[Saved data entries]
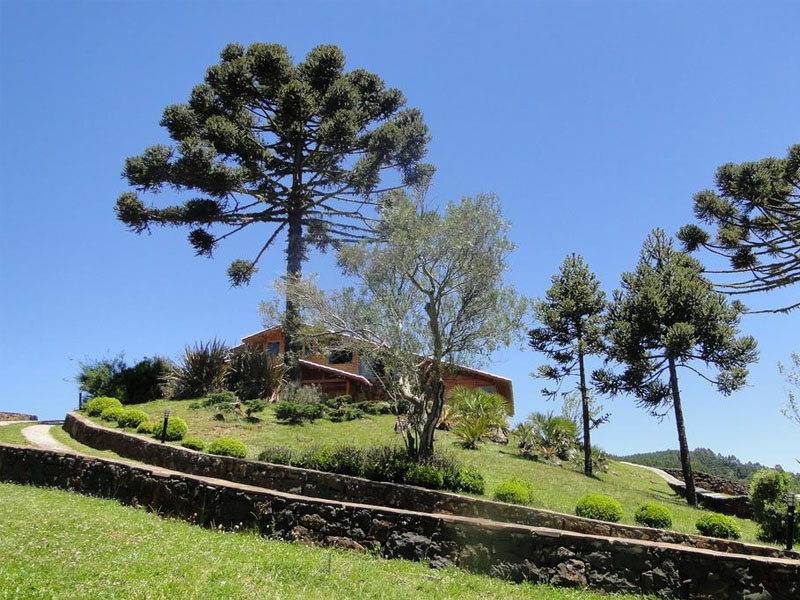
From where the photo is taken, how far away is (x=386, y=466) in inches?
544

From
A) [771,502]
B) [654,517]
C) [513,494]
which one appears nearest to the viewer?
[654,517]

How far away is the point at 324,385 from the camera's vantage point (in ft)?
98.1

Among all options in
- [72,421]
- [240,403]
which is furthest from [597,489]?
[72,421]

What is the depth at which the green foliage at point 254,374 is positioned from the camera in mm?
24422

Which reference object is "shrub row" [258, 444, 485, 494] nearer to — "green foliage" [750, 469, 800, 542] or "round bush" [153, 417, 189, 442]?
"round bush" [153, 417, 189, 442]

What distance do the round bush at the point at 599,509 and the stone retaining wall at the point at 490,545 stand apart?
12.9 feet

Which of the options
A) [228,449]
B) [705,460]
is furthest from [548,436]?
[705,460]

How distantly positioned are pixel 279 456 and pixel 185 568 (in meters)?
8.08

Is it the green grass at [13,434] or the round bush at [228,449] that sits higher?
the green grass at [13,434]

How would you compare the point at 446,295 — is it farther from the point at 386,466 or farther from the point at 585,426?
the point at 585,426

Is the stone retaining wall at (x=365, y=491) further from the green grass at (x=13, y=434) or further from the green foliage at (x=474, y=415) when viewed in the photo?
the green foliage at (x=474, y=415)

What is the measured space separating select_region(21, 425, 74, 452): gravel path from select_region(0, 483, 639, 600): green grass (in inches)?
306

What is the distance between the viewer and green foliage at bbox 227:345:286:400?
2442 cm

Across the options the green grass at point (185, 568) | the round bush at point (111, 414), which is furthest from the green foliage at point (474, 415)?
the green grass at point (185, 568)
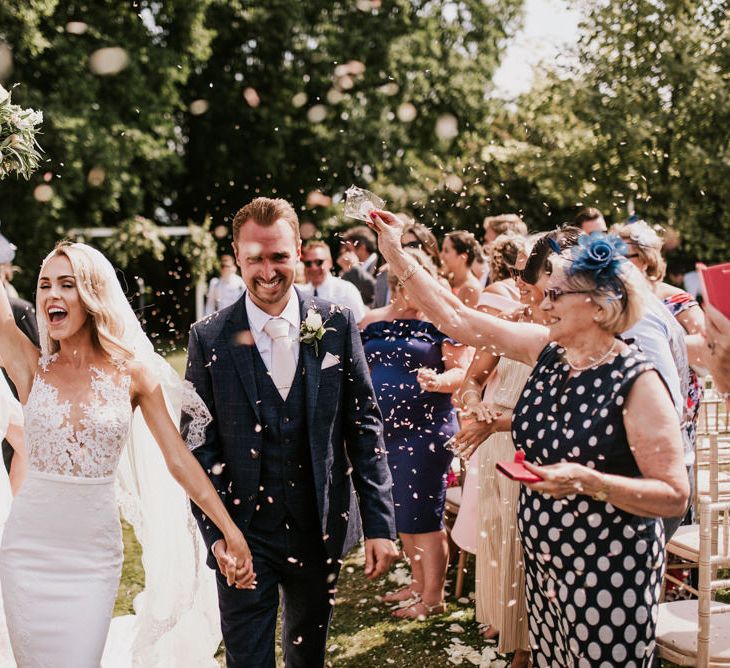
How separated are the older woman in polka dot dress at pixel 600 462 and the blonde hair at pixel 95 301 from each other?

WRITTEN EXERCISE
Extract every line of the records above verbatim, leaving the pictures out.

SOLUTION TO THE EXERCISE
From where the photo is taken, how far away is (x=386, y=466) in inches?
544

From
A) [771,502]
B) [654,517]
C) [513,494]
which one appears nearest to the viewer?
[654,517]

How far away is the point at 324,385 from the camera's vantage point (in ft)?
98.1

Among all options in
- [72,421]
- [240,403]
which is furthest from [597,489]?
[72,421]

What is the depth at which the green foliage at point 254,374 is positioned from the camera in mm?
24422

Which reference object is "shrub row" [258, 444, 485, 494] nearer to — "green foliage" [750, 469, 800, 542] or "round bush" [153, 417, 189, 442]?
"round bush" [153, 417, 189, 442]

What distance do the round bush at the point at 599,509 and the stone retaining wall at the point at 490,545 stand apart?
12.9 feet

Which of the options
A) [228,449]
B) [705,460]
is furthest from [548,436]?
[705,460]

How distantly positioned are pixel 279 456 and pixel 185 568 (in meters)?
8.08

Is it the green grass at [13,434] or the round bush at [228,449] that sits higher?
the green grass at [13,434]

How would you compare the point at 446,295 — is it farther from the point at 386,466 or farther from the point at 585,426?
the point at 585,426

Is the stone retaining wall at (x=365, y=491) further from the green grass at (x=13, y=434) or further from the green foliage at (x=474, y=415) when viewed in the photo?
the green foliage at (x=474, y=415)

What is the measured space separating select_region(21, 425, 74, 452): gravel path from select_region(0, 483, 639, 600): green grass (in inches)?
306

What is the distance between the viewer and green foliage at bbox 227:345:286:400?
2442 cm

Across the options the green grass at point (185, 568) | the round bush at point (111, 414), which is furthest from the green foliage at point (474, 415)?
the green grass at point (185, 568)
How separated are the older woman in polka dot dress at pixel 600 462 and the blonde hair at pixel 95 301 from each other?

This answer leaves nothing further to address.